> EXERCISE OBJECTIVE
Could you write out each of the records below word for word, keeping every line unchanged?

====== SUPPLIED INFORMATION

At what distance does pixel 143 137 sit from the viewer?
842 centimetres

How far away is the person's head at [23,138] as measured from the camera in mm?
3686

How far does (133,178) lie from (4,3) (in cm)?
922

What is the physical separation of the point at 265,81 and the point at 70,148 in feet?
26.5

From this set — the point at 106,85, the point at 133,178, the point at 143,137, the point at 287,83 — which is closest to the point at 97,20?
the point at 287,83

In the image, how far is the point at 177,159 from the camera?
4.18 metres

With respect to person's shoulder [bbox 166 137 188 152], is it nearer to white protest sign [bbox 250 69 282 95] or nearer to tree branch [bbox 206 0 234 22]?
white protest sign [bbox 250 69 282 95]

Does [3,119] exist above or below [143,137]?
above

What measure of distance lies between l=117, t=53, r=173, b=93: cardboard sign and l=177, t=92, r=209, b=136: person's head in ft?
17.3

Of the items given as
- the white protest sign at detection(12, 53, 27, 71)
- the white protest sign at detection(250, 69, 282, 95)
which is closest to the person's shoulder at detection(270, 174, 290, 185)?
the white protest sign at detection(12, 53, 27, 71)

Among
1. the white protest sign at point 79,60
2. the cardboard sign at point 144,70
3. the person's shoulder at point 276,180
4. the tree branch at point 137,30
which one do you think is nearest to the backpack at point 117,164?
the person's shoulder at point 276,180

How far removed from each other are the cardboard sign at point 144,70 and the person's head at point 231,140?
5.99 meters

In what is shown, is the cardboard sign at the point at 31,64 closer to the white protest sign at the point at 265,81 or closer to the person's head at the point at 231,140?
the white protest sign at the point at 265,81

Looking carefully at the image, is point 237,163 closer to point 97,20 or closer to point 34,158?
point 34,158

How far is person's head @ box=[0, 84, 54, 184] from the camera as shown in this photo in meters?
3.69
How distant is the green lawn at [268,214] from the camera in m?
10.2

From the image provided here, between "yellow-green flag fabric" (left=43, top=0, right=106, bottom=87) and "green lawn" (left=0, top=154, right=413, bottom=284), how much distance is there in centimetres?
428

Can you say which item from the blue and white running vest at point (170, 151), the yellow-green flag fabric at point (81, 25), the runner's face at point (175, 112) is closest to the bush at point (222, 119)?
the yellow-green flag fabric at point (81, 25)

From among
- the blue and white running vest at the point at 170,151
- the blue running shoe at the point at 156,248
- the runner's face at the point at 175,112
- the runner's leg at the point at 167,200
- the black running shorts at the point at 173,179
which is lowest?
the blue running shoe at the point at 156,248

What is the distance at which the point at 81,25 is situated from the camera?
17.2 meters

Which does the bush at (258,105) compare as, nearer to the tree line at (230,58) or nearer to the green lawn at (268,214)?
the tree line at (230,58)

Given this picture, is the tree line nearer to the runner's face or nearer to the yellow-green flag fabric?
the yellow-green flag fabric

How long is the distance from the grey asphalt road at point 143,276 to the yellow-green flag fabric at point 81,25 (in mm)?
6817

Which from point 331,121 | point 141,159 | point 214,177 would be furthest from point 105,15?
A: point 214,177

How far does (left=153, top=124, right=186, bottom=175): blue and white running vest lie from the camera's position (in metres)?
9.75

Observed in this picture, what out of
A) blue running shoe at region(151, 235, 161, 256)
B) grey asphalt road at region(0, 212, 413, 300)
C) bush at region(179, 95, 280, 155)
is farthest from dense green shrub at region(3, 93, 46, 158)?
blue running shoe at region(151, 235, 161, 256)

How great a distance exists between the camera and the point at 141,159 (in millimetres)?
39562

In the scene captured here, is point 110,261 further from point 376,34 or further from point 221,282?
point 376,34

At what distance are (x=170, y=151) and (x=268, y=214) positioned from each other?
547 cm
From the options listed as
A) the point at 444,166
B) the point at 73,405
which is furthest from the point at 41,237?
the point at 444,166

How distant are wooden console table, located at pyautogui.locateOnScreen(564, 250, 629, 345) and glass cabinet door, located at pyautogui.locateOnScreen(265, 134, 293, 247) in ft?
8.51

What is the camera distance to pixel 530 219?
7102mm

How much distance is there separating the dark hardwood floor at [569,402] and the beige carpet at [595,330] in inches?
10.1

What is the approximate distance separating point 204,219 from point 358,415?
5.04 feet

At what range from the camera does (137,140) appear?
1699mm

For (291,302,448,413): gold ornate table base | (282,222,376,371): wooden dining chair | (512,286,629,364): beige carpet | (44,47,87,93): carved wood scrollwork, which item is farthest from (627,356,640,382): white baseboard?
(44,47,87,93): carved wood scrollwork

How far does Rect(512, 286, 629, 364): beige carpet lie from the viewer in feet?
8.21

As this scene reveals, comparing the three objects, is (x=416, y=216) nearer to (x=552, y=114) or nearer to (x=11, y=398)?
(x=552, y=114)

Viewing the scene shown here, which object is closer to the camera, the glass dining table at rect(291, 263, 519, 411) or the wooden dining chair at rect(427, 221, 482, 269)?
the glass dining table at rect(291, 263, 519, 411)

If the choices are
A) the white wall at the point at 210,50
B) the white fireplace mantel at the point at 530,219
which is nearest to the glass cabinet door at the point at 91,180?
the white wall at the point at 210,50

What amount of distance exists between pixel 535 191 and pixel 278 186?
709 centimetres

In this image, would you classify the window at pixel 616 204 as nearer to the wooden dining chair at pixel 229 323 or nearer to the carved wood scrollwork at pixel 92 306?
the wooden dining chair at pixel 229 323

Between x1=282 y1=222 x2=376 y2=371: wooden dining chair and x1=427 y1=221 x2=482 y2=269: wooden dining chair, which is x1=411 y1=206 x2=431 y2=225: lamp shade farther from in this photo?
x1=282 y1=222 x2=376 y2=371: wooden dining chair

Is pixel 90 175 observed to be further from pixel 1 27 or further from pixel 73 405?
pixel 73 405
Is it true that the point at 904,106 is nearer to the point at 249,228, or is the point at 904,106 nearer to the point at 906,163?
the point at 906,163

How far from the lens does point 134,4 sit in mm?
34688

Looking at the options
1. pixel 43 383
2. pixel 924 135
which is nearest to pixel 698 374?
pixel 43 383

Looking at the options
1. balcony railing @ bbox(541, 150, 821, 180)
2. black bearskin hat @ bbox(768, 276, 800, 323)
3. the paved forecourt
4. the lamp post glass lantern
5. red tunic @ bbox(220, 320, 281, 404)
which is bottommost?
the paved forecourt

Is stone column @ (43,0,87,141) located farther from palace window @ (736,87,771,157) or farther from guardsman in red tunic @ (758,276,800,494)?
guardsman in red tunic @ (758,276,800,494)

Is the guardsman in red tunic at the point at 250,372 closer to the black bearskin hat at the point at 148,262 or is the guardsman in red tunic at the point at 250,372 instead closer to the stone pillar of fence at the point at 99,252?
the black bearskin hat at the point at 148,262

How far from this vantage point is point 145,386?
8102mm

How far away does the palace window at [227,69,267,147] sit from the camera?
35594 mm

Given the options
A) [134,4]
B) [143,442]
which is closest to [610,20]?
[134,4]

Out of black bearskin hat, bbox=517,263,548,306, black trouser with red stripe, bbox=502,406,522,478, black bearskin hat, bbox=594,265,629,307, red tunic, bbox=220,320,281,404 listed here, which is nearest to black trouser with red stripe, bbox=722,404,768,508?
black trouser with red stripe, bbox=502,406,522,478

============

> CORRECT ANSWER
At what distance does pixel 143 137 sit from the viewer?
842 centimetres

How far away is the person's head at [23,138] as measured from the camera in mm?
3686

How far does (133,178) lie from (4,3) (in cm)?
922

What is the physical separation of the point at 265,81 and the point at 70,148 in feet?
26.5

From this set — the point at 106,85, the point at 133,178, the point at 143,137, the point at 287,83 — which is closest to the point at 97,20?
the point at 287,83

In the image, how far is the point at 177,159 from the camera?
4.18 metres

With respect to person's shoulder [bbox 166 137 188 152], is it nearer to white protest sign [bbox 250 69 282 95] or nearer to tree branch [bbox 206 0 234 22]?
white protest sign [bbox 250 69 282 95]

Does [3,119] exist above or below [143,137]?
above

What measure of distance lies between l=117, t=53, r=173, b=93: cardboard sign and l=177, t=92, r=209, b=136: person's head in ft?
17.3

Of the items given as
- the white protest sign at detection(12, 53, 27, 71)
- the white protest sign at detection(250, 69, 282, 95)
which is closest to the person's shoulder at detection(270, 174, 290, 185)?
the white protest sign at detection(12, 53, 27, 71)

Among
1. the white protest sign at point 79,60
2. the cardboard sign at point 144,70
3. the person's shoulder at point 276,180
4. the tree branch at point 137,30
which one do you think is nearest to the backpack at point 117,164?
the person's shoulder at point 276,180

How far removed from each other are the cardboard sign at point 144,70 and the person's head at point 231,140?
5.99 meters

In what is shown, is the cardboard sign at the point at 31,64 closer to the white protest sign at the point at 265,81 or closer to the person's head at the point at 231,140?
the white protest sign at the point at 265,81

Looking carefully at the image, is point 237,163 closer to point 97,20 or closer to point 34,158?
point 34,158

How far is person's head @ box=[0, 84, 54, 184] from the camera as shown in this photo in meters?
3.69
How distant is the green lawn at [268,214] from the camera in m?
10.2

From the image provided here, between "yellow-green flag fabric" (left=43, top=0, right=106, bottom=87) and "green lawn" (left=0, top=154, right=413, bottom=284), how much distance is there in centimetres?
428

Can you say which item from the blue and white running vest at point (170, 151), the yellow-green flag fabric at point (81, 25), the runner's face at point (175, 112) is closest to the bush at point (222, 119)?
the yellow-green flag fabric at point (81, 25)

From among
- the blue and white running vest at the point at 170,151
- the blue running shoe at the point at 156,248
- the runner's face at the point at 175,112
- the runner's leg at the point at 167,200
- the black running shorts at the point at 173,179
which is lowest?
the blue running shoe at the point at 156,248

What is the distance at which the point at 81,25 is situated from the camera?
17.2 meters

Which does the bush at (258,105) compare as, nearer to the tree line at (230,58) or nearer to the green lawn at (268,214)?
the tree line at (230,58)

Given this picture, is the tree line nearer to the runner's face or nearer to the yellow-green flag fabric?
the yellow-green flag fabric

How long is the distance from the grey asphalt road at point 143,276 to the yellow-green flag fabric at point 81,25 (in mm)?
6817

Which from point 331,121 | point 141,159 | point 214,177 would be furthest from point 105,15?
A: point 214,177

How far does (left=153, top=124, right=186, bottom=175): blue and white running vest lie from the camera's position (in metres)?
9.75

Observed in this picture, what out of
A) blue running shoe at region(151, 235, 161, 256)
B) grey asphalt road at region(0, 212, 413, 300)
C) bush at region(179, 95, 280, 155)
is farthest from dense green shrub at region(3, 93, 46, 158)?
blue running shoe at region(151, 235, 161, 256)

How great a distance exists between the camera and the point at 141,159 (in millimetres)?
39562

In the scene captured here, is point 110,261 further from point 376,34 or further from point 221,282?
point 376,34

At what distance are (x=170, y=151) and (x=268, y=214) positioned from each other?
547 cm
From the options listed as
A) the point at 444,166
B) the point at 73,405
which is furthest from the point at 41,237?
the point at 444,166

How distant are wooden console table, located at pyautogui.locateOnScreen(564, 250, 629, 345) and glass cabinet door, located at pyautogui.locateOnScreen(265, 134, 293, 247) in ft?
8.51

What is the camera distance to pixel 530 219?
7102mm

How much distance is there separating the dark hardwood floor at [569,402] and the beige carpet at [595,330] in inches?
10.1

What is the approximate distance separating point 204,219 from point 358,415?
5.04 feet

At what range from the camera does (137,140) appear?
1699mm

For (291,302,448,413): gold ornate table base | (282,222,376,371): wooden dining chair | (512,286,629,364): beige carpet | (44,47,87,93): carved wood scrollwork, which item is farthest from (627,356,640,382): white baseboard?
(44,47,87,93): carved wood scrollwork

How far does Rect(512, 286, 629, 364): beige carpet lie from the viewer in feet?
8.21

As this scene reveals, comparing the three objects, is (x=416, y=216) nearer to (x=552, y=114) or nearer to (x=11, y=398)?
(x=552, y=114)

Viewing the scene shown here, which object is closer to the camera, the glass dining table at rect(291, 263, 519, 411) or the wooden dining chair at rect(427, 221, 482, 269)?
the glass dining table at rect(291, 263, 519, 411)

If the choices are
A) the white wall at the point at 210,50
B) the white fireplace mantel at the point at 530,219
which is nearest to the glass cabinet door at the point at 91,180?
the white wall at the point at 210,50

What amount of distance exists between pixel 535 191 and pixel 278 186?
709 centimetres

In this image, would you classify the window at pixel 616 204 as nearer to the wooden dining chair at pixel 229 323 or nearer to the carved wood scrollwork at pixel 92 306?
the wooden dining chair at pixel 229 323

Between x1=282 y1=222 x2=376 y2=371: wooden dining chair and x1=427 y1=221 x2=482 y2=269: wooden dining chair, which is x1=411 y1=206 x2=431 y2=225: lamp shade farther from in this photo?
x1=282 y1=222 x2=376 y2=371: wooden dining chair

Is pixel 90 175 observed to be further from pixel 1 27 or further from pixel 73 405?
pixel 73 405
Is it true that the point at 904,106 is nearer to the point at 249,228, or is the point at 904,106 nearer to the point at 906,163?
the point at 906,163

How far from the lens does point 134,4 sit in mm?
34688

Looking at the options
1. pixel 43 383
2. pixel 924 135
which is nearest to pixel 698 374?
pixel 43 383

Looking at the options
1. balcony railing @ bbox(541, 150, 821, 180)
2. black bearskin hat @ bbox(768, 276, 800, 323)
3. the paved forecourt
4. the lamp post glass lantern
5. red tunic @ bbox(220, 320, 281, 404)
which is bottommost?
the paved forecourt

Is stone column @ (43,0,87,141) located farther from palace window @ (736,87,771,157) or farther from guardsman in red tunic @ (758,276,800,494)?
guardsman in red tunic @ (758,276,800,494)

Is the guardsman in red tunic at the point at 250,372 closer to the black bearskin hat at the point at 148,262 or is the guardsman in red tunic at the point at 250,372 instead closer to the stone pillar of fence at the point at 99,252?
the black bearskin hat at the point at 148,262

How far from this vantage point is point 145,386?
8102mm

How far away does the palace window at [227,69,267,147] sit from the camera?
35594 mm

Given the options
A) [134,4]
B) [143,442]
which is closest to [610,20]?
[134,4]

Out of black bearskin hat, bbox=517,263,548,306, black trouser with red stripe, bbox=502,406,522,478, black bearskin hat, bbox=594,265,629,307, red tunic, bbox=220,320,281,404 listed here, which is nearest to black trouser with red stripe, bbox=722,404,768,508?
black trouser with red stripe, bbox=502,406,522,478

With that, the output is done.